Geri bildirimlerinizde kelime seçimlerinize çok dikkat etmek zorundasınız. Keşke, ben olsam, senin pozisyonunda olan diğer kişiler gibi açık olmayan hatta kendisinin suçlandığı izlenimine kapılabileceği kelimeleri kullanmamaya özen gösterin. Hesap sorma şeklindeki “Nasıl bu duruma göz yumarsın?” , “Nasıl yapmazsın?” şeklindeki ifadelerin olumlu anlamda hiçbir ilerlemeye katkı sağlamayacağını bilin. Bu kelimelerin yerine “Bundan sonraki işte…bekliyorum.” gibi çok anlaşılır, açık ve net talimatlar kullanın.
Olayların kişiselleştirilmemesi, prosedürlerin açık ve net olması, şeffaf iletişim, açık talimatlar ve sabır pasif-agresif davranışların en önemli panzehir olduğunu unutmayın.
Kültürü oturmamış performansın öncellenmediği ekipler ile özellikle çiçeği burnunda yöneticilere zorlu anlar yaşatırlar.

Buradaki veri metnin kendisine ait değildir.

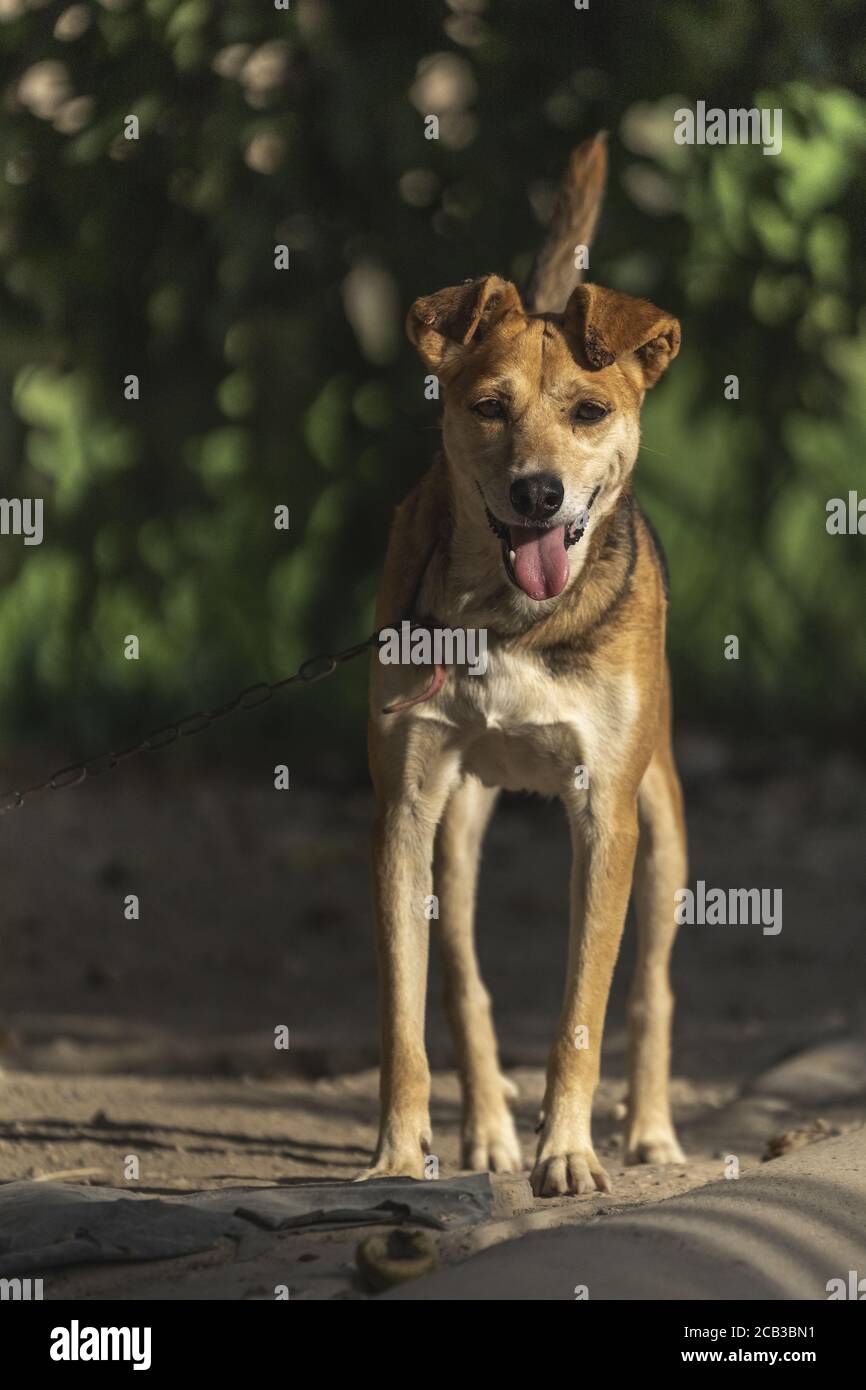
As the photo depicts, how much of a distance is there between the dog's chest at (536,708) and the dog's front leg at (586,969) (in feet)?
0.53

Bu zorlu anlar bıraktığı olumsuz hatıralar yanında o anki bakış açımızı, konsantrasyonumuzu ve odağımızı bozar. Süresine bağlı olarak çevrenin performansının düşmesine ve ahenkin bozulmasına neden olurlar. İç dengemizi bozan, performansımıza etki eden, ortamın enerjisini düşüren bu tip davranışlara maruz kalan ekipler/yöneticiler bir nevi zorbalıkla karşı karşıyadır. Zamanında dur denmez ve gerekli liderlik müdahaleleri sergilenmez ise ekiplere ve kurumlara artan bir ivmeyle zarar verirler. Çözüm yolları ve tespiti karşılaşabileceğimiz diğer zorbalıklara göre görece kolay olmakla birlikte buna benzer davranışlarla ancak sistemli yapıların kurulması, güçlü yöneticilik sergilenmesi ile baş edebileceğimizi belki de bu kişileri kazanabileceğimizi unutmamalıyız.